* DATA ENTRIES *

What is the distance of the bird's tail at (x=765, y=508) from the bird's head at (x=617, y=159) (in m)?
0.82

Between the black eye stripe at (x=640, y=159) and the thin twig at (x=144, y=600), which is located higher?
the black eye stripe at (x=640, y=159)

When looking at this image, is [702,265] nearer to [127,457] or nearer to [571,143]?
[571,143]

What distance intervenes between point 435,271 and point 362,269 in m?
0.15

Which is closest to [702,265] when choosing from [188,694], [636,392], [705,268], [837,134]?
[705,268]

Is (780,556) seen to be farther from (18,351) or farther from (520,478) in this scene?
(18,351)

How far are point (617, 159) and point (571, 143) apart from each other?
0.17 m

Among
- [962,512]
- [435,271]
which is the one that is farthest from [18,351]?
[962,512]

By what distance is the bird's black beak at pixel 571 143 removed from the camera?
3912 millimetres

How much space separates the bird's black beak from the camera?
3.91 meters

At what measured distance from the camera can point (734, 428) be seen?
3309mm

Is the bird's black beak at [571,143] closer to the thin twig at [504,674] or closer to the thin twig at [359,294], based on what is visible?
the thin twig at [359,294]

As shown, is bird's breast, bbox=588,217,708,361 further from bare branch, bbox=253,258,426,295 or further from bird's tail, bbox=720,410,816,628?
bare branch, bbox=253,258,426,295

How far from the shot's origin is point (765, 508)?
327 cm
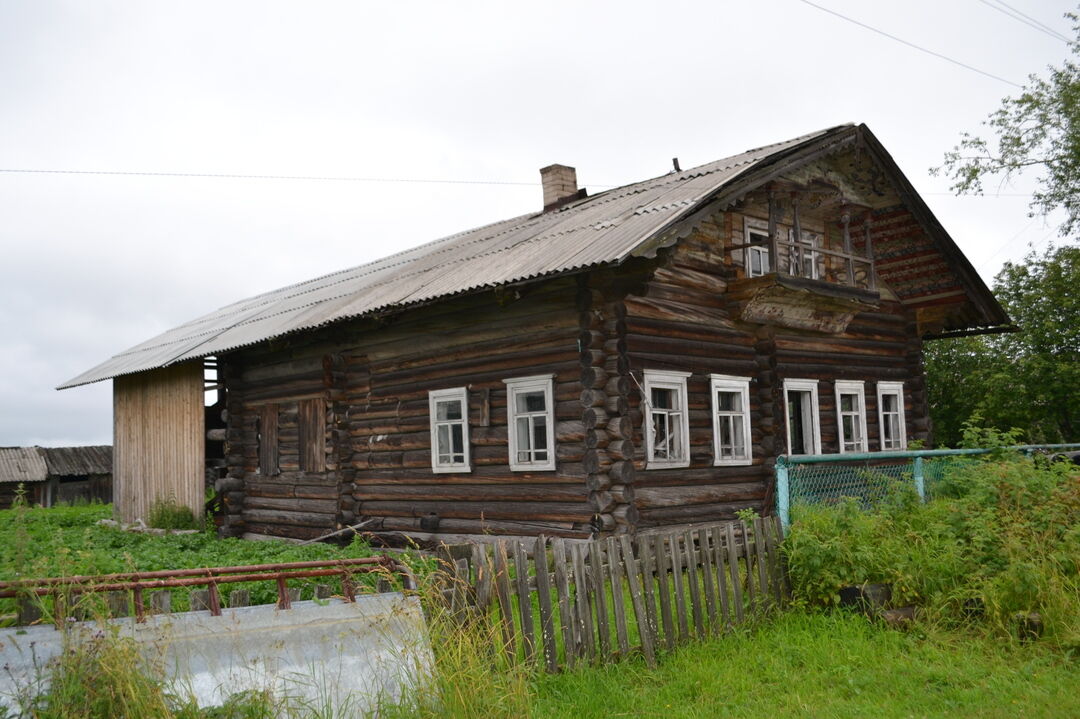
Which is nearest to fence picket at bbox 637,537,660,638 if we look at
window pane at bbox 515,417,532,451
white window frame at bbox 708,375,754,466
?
window pane at bbox 515,417,532,451

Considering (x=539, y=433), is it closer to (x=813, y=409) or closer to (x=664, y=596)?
(x=813, y=409)

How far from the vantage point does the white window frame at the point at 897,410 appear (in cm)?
1641

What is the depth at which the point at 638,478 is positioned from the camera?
11.6m

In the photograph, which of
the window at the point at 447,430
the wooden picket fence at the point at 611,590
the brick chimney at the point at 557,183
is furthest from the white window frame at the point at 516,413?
the brick chimney at the point at 557,183

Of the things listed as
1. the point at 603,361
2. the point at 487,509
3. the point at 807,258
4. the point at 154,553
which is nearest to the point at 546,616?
the point at 603,361

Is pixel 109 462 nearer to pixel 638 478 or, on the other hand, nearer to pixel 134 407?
pixel 134 407

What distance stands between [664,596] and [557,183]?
12.2 metres

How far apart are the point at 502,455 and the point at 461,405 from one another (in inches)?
42.4

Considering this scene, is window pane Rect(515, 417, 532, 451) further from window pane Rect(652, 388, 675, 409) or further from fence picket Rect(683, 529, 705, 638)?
fence picket Rect(683, 529, 705, 638)

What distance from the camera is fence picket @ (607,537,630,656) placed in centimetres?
646

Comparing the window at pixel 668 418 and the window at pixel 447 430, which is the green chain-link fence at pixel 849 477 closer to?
the window at pixel 668 418

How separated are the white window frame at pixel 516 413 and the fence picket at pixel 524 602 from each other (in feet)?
18.8

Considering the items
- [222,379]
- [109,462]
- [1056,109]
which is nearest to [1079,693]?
[222,379]

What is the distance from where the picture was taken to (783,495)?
8.71 metres
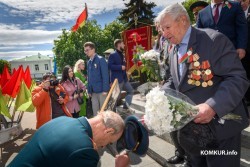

* SHORT TASK *
Change every "white window frame" in the rows above to "white window casing" and reproduce all of the rows with nothing else altered. Omit the pictures from your output.

* RESPONSE *
What is the distance of the bird's tail at (x=765, y=508) from the bird's head at (x=617, y=159) (in m)?
0.82

Between the black eye stripe at (x=640, y=159) and the thin twig at (x=144, y=600), which is located higher?
the black eye stripe at (x=640, y=159)

When looking at this image, is [702,265] nearer to [127,457] or nearer to [571,143]?
[571,143]

What distance intervenes between point 435,271 and point 362,269 in m?
0.15

Which is closest to [702,265] when choosing from [188,694], [636,392], [705,268], [837,134]?
[705,268]

Is (780,556) seen to be farther from (18,351) or farther from (520,478) in this scene?
(18,351)

How far are point (617, 159) and point (571, 143) apart from each other?
0.17 m

Among
- [962,512]
- [435,271]
which is the one that is farthest from [18,351]?
[962,512]

By what distance is the bird's black beak at pixel 571 143 removed from the camera?
3912 millimetres

How much space separates the bird's black beak from the camera?
3.91 meters

At what measured distance from the camera can point (734, 428) be seen?
3309mm

Is the bird's black beak at [571,143] closer to the thin twig at [504,674] or closer to the thin twig at [359,294], based on what is visible?
the thin twig at [359,294]

As shown, is bird's breast, bbox=588,217,708,361 further from bare branch, bbox=253,258,426,295 or further from bird's tail, bbox=720,410,816,628?
bare branch, bbox=253,258,426,295

How far from the shot's origin is point (765, 508)?
327 cm
Which is nearest to fence picket at bbox 637,537,660,638 if we look at
window pane at bbox 515,417,532,451
white window casing at bbox 708,375,754,466
?
window pane at bbox 515,417,532,451

Considering (x=539, y=433), is it closer to (x=813, y=409) or closer to (x=664, y=596)?
(x=813, y=409)

How far from the vantage point does the white window casing at the point at 897,410 appear (in cm)?
1641

What is the depth at which the point at 638,478 is positioned from the camera?
11.6m

In the photograph, which of
the window at the point at 447,430
the wooden picket fence at the point at 611,590
the brick chimney at the point at 557,183
is furthest from the white window casing at the point at 516,413?
the brick chimney at the point at 557,183

Of the things listed as
1. the point at 603,361
2. the point at 487,509
3. the point at 807,258
4. the point at 154,553
which is nearest to the point at 546,616?
the point at 603,361

Is pixel 109 462 nearer to pixel 638 478 or, on the other hand, nearer to pixel 134 407?
pixel 134 407

What distance stands between [664,596] and [557,183]?
12.2 metres

How far apart are the point at 502,455 and the point at 461,405 from one another (in inches)?
42.4

Considering this scene, is window pane Rect(515, 417, 532, 451) further from window pane Rect(652, 388, 675, 409) or further from fence picket Rect(683, 529, 705, 638)?
fence picket Rect(683, 529, 705, 638)

What distance from the camera is fence picket @ (607,537,630,656) placed in centimetres?
646

Comparing the window at pixel 668 418 and the window at pixel 447 430, which is the green chain-link fence at pixel 849 477 closer to?
the window at pixel 668 418

How separated are the white window casing at pixel 516 413 and the fence picket at pixel 524 602 from each other (in feet)?
18.8

Considering the items
- [222,379]
- [109,462]
- [1056,109]
which is nearest to [1079,693]?
[222,379]

What is the distance from where the picture was taken to (783,495)?
8.71 metres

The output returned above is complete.